Direction => Please output the data below as a JSON list of strings, one string per line, starting at the line that contains "this 1200×840 image." and stopping after the line that contains "rusty metal strap [10, 429, 355, 494]". Include both of those lines and skip any blank lines.

>> begin Provided material

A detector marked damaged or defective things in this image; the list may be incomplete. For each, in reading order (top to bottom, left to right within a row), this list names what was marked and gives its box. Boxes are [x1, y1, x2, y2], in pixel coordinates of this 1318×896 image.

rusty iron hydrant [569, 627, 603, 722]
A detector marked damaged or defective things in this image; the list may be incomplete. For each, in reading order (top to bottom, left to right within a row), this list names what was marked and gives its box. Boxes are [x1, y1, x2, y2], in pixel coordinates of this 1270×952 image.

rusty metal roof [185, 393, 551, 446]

>> end Provided material
>> begin Provided material

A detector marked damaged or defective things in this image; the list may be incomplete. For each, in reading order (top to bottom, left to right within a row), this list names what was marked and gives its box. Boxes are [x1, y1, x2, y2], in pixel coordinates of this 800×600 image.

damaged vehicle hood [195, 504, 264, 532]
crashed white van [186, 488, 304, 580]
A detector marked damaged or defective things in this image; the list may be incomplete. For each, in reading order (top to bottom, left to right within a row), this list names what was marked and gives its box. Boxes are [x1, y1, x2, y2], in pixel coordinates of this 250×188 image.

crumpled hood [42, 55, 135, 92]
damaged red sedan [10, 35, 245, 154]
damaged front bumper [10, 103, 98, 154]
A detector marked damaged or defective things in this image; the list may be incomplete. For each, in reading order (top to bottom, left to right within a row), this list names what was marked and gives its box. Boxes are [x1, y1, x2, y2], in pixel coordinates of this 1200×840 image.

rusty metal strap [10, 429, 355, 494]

>> end Provided material

Output for this task =>
[
  "A detector marked damaged or defective things in this image; the list may be incomplete. For each, in reading order (top to bottom, left to right within a row), this list names what was marked and gives its box. Boxes are [x1, y1, x2, y2], in pixel coordinates of this 1200×840 image.",
  "rusty metal strap [10, 429, 355, 494]"
]